The first Law of Thermodynamics
The first law of thermodynamics states that energy can neither be created nor destroyed, although it can be transformed from one form to another. This is also known as the law of conservation of energy.
Mathematical Expression of First Law
Let UA be the energy of a system in its state A and UB be the energy in its state B. Suppose the system while undergoing change from state A to state B absorbs heat q from the surroundings and also performs some work (mechanical or electrical), equal to w. The absorption of heat by the system tends to raise the energy of the system. The performance of work by the system, on the other hand, tends to lower the energy of the system because performance of work requires expenditure of energy.

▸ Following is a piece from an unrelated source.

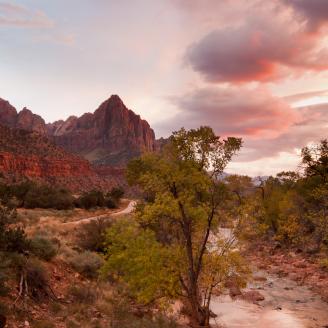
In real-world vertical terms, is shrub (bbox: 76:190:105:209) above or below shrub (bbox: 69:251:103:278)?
above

Hence the change of internal energy, ΔU, accompanying the above process will be given by
ΔU = UB – UA = q – w
In general, if in a given process the quantity of heat transferred from the surrounding to the system is q and work done in the process is w, then the change in internal energy,
ΔU = q + w
This is the mathematical statement of the first law of thermodynamics.
If work is done by the surroundings on the system (as during the compression of a gas), w is taken as positive so that ΔU = q + w. if however work is done by the system on the surroundings (as during the expansion of a gas), w is taken as negative so that ΔU = q – w.
Solved Example: 1 mole of ideal monoatomic gas at 27°C expands adiabatically against a constant external pressure of 1.5 atm from a volume of 4dm3 to 16 dm3.
Calculate (i) q (ii) w and (iii) ΔU
Solution: (i) Since process is adiabatic q = 0
(ii) As the gas expands against the constant external pressure.
W = –PΔV = –1.6(V2–V1)
= –1.5 (16–4) = –18 atm dm3
(iii) ΔU = q + w = 0 + (–18) = –18 atm dm3
Calculate the internal energy change, when a system absorbs 5 KJ of heat and does 1 KJ of work.